Eigentlich sind Carsten Spohr und Michael O’Leary erbitterte Konkurrenten. Doch in einem sind sich die Chefs von Lufthansa und Ryanair einig: Fliegen in Deutschland ist im internationalen Vergleich ein teures Vergnügen, das für Fluggesellschaften zunehmend unwirtschaftlich wird. Dies ist vor allem auf eine Vielzahl von Steuern und anderen staatlichen Abgaben zurückzuführen, die ebenfalls rasant gestiegen sind – deutlich schneller als die allgemeine Inflation.
Inlandsflüge lohnen sich oft nicht
Immer mehr Regionen in Deutschland werden vom Flugverkehr abhängig, weil es sich für eine Fluggesellschaft wie Lufthansa oft nicht mehr lohnt, kleinere Flughäfen anzufliegen. Vorstandsvorsitzender Carsten Spohr hat kürzlich zwei konkrete Kandidaten für eine Absage genannt: Laut Spohr stehen die Verbindungen von München nach Münster/Osnabrück und Dresden auf dem Prüfstand.
Lufthansa verweist auf Steuern und andere staatliche Abgaben, die an deutschen Flughäfen teilweise siebenmal höher seien als beispielsweise am Flughafen Madrid.
Steuern und Gebührenvergleich: Madrid gut, München schlecht
Laut Bundesverband der Deutschen Fluggesellschaften (BDF) belaufen sich die Steuern und Gebühren an den großen Drehkreuzen in Deutschland auf 4.000 bis 5.000 Euro für einen Mittelstreckenflug mit 150 Passagieren.
In München gibt es solche 4.400 Euro. Zum Vergleich: In Madrid sind es laut BDF weniger als 700 Euro. Luftfahrtverbände beklagen, dass sich diese Kosten hierzulande innerhalb weniger Jahre mehr als verdoppelt haben. Sie befürchten, im internationalen Vergleich das Nachsehen zu haben. Die Passagierzahlen in Spanien liegen inzwischen 18 Prozent über dem Vor-Corona-Niveau, während sie in Deutschland 13 Prozent darunter liegen.
Umstrittene Luftverkehrssteuer – Fluggesellschaften reagieren
Eine konkrete Forderung der Branche ist die Senkung der Luftverkehrssteuer, der sogenannten Ticketsteuer. Auch die schwarz-rote Bundesregierung hatte dies im Koalitionsvertrag vereinbart, es jedoch noch nicht umgesetzt. Allein für das kommende Jahr rechnet der Bund mit Einnahmen von rund zwei Milliarden Euro.

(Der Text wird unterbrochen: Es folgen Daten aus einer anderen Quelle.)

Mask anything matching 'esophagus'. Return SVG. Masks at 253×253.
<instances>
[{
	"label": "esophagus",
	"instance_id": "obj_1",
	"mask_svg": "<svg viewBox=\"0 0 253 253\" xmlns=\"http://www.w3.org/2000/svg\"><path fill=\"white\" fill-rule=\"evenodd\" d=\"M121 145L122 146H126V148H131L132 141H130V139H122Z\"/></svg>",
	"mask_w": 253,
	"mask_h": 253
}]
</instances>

Als Reaktion auf die hohen Standortkosten ergreifen die Fluggesellschaften nun Maßnahmen. Sowohl Ryanair als auch die Lufthansa Group gaben in den vergangenen Tagen bekannt, dass sie ihr Angebot reduzieren würden. Betroffen ist unter anderem Nürnberg. In der Vergangenheit hatten Lufthansa und Tochtergesellschaften wie Swiss und Austrian Airlines die Verbindungen zu den großen Umsteigedrehkreuzen München, Zürich und Wien entweder komplett gestrichen oder durch Busverkehr ersetzt. Auch Lufthansa-Manager Jens Ritter hatte die Integration Nürnbergs in das Streckennetz der Airline grundsätzlich in Frage gestellt. Auch am Albrecht-Dürer-Flughafen und anderen deutschen Flughäfen will Ryanair sein Programm ausdünnen.
Es mangelt an Geschäftsreisenden
Allerdings ist die Situation nicht in allen Luftverkehrssegmenten schlecht. Die Nachfrage nach touristischen Flügen, beispielsweise zu Zielen rund um das Mittelmeer, boomt weiterhin. Ein Sprecher des Albrecht-Dürer-Flughafens sagte gegenüber dem BR, dass es wohl möglich sei, den Umstand zu kompensieren, dass die Lufthansa-Tochter Eurowings im kommenden Sommer vier Ziele wie Rom oder Rhodos ab Nürnberg nicht mehr anfliege.
Schwieriger ist die Situation bei Geschäftsflügen. Angesichts der schwachen Konjunktur sparen viele Unternehmen bei Geschäftsreisen. Darüber hinaus wurde ein erheblicher Teil der Besprechungen online durchgeführt. Dadurch wurden viele Geschäftsreisen einfach überflüssig.